In both cases, associations between corporal punishment in childhood and poor outcomes in adulthood would likely overestimate causal effects. While it is very likely that harsh corporal punishment has long-lasting, deleterious effects, robustly showing a causal effect of punishment on later outcomes is extremely difficult.
In Latin America and the Caribbean, harsh corporal punishment is widespread (see Figure 1). In four countries (Belize, Bolivia, Jamaica, and Saint Lucia), the incidence of harsh corporal punishment is 40 percent or more. In another four (Colombia, Peru, Suriname, and Trinidad and Tobago), it is close to, or above, 30 percent. In all countries, the incidence varies with a mother’s level of schooling. In Bolivia and Peru, for example, a child of a mother who completed secondary school or more is only half as likely to be harshly punished as a child of a mother who failed to complete elementary school or less. In all countries, boys are harshly punished more often than girls.
Figure 1. Harsh Corporal Punishment in Latin America by Mother’s Educational Level
The high incidence of corporal punishment of young children in the region makes it an issue of concern.

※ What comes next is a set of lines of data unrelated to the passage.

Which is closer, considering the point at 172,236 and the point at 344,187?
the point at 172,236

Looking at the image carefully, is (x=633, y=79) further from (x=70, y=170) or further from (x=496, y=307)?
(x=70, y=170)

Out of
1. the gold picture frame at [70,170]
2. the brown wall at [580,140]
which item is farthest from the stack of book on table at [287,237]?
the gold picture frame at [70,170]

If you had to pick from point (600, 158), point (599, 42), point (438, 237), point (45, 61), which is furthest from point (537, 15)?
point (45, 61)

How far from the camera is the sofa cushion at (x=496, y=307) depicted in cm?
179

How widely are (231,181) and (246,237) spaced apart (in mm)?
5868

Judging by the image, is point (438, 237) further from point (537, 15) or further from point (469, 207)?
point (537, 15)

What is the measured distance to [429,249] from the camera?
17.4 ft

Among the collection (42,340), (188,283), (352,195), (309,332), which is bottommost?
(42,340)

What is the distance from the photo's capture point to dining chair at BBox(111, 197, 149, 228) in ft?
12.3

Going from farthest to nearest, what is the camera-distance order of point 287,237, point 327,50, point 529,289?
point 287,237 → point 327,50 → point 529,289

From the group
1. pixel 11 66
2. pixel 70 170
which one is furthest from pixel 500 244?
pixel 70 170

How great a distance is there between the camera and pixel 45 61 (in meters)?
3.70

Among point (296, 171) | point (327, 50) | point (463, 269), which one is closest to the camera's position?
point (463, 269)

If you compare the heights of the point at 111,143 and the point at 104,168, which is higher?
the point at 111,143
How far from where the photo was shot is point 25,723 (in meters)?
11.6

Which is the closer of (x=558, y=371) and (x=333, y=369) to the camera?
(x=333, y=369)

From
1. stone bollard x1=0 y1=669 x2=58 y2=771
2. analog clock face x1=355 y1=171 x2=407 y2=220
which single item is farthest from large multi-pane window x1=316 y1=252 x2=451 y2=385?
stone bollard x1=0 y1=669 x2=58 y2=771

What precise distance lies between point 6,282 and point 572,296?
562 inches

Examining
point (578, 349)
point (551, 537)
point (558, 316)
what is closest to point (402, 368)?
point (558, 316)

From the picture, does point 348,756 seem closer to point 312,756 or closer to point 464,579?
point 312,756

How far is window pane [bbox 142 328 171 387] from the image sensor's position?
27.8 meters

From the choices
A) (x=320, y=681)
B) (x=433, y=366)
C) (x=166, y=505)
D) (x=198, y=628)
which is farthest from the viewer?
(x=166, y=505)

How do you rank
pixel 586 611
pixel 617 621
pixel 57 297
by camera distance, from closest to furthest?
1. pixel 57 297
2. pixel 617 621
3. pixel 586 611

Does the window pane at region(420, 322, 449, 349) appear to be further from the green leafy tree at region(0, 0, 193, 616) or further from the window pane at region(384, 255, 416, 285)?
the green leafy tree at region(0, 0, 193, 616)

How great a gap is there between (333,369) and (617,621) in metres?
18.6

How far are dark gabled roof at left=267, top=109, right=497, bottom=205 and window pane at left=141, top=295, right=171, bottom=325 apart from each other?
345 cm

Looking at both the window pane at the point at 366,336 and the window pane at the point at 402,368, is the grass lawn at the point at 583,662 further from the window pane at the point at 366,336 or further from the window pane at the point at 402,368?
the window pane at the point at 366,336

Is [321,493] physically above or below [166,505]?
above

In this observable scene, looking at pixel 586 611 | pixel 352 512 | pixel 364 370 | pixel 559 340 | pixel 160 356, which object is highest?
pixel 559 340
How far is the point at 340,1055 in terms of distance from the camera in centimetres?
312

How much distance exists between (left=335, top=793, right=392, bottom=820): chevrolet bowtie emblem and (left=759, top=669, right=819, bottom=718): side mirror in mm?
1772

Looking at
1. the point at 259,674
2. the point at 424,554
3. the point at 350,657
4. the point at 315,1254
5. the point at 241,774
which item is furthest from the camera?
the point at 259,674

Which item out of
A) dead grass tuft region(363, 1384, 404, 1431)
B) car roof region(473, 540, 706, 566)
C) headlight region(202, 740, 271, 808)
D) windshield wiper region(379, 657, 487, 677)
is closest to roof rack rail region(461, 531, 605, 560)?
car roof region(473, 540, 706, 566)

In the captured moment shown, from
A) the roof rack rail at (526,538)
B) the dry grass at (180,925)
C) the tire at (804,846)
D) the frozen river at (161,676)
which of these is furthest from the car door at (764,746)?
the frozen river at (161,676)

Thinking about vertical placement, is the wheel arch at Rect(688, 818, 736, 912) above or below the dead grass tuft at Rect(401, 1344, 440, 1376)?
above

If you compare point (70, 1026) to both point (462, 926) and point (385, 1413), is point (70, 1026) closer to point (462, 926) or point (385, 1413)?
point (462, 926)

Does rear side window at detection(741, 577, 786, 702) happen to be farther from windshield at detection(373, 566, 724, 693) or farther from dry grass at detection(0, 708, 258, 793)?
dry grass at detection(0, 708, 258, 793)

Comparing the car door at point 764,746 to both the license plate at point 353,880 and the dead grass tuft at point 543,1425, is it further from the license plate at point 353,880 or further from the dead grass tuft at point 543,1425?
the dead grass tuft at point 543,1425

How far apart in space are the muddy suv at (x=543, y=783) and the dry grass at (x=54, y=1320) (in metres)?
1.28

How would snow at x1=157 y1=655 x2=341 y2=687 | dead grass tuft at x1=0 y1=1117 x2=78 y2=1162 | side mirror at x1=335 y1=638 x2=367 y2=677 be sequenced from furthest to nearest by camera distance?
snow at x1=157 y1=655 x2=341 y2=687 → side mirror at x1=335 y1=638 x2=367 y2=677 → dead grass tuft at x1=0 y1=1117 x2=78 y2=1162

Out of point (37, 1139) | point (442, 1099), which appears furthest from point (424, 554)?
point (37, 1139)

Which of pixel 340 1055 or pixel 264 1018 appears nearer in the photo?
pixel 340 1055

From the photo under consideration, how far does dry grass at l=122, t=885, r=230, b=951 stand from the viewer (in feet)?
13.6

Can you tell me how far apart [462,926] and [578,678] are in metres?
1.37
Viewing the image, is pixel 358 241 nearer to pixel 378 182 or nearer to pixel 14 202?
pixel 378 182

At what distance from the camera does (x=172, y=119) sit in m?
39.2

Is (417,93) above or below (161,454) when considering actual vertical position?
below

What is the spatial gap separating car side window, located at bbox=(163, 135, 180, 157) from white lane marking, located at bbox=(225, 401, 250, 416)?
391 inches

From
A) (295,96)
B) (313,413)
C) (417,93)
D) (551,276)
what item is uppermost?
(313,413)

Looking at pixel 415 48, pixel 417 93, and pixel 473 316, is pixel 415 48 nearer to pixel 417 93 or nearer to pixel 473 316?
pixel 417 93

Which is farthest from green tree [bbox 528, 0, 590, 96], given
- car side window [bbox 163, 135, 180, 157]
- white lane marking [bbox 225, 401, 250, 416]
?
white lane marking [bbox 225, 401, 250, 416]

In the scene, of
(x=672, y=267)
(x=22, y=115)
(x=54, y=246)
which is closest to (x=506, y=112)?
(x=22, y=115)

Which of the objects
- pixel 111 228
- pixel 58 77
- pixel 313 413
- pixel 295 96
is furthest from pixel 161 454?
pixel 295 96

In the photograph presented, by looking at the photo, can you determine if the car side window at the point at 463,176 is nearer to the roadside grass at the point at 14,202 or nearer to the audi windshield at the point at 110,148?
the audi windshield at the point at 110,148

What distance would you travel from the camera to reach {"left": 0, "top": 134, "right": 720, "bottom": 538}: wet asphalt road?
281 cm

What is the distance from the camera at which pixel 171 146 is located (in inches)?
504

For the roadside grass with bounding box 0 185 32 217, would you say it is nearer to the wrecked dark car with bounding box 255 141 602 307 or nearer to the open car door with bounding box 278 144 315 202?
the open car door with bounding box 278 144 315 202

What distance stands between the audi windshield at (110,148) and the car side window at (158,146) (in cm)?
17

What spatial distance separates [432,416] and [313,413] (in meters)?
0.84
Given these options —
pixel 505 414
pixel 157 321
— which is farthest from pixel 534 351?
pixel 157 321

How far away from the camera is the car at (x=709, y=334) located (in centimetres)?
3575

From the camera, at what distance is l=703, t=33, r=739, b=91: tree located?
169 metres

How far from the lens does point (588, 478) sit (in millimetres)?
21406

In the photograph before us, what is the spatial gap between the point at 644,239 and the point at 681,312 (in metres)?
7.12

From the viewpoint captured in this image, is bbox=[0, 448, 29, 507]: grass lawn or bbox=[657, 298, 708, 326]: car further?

Whether causal effects can be verified or not, hitting kids is not an appropriate form of discipline and certainly has the potential to cause more harm than good. This is just one of the topics discussed in the forthcoming edition of the IDB’s flagship publication, Development in the Americas (DIA), titled The Early Years: Child Well-being and the Role of Public Policy. Click here to receive updates on this upcoming book and a free PDF upon publication.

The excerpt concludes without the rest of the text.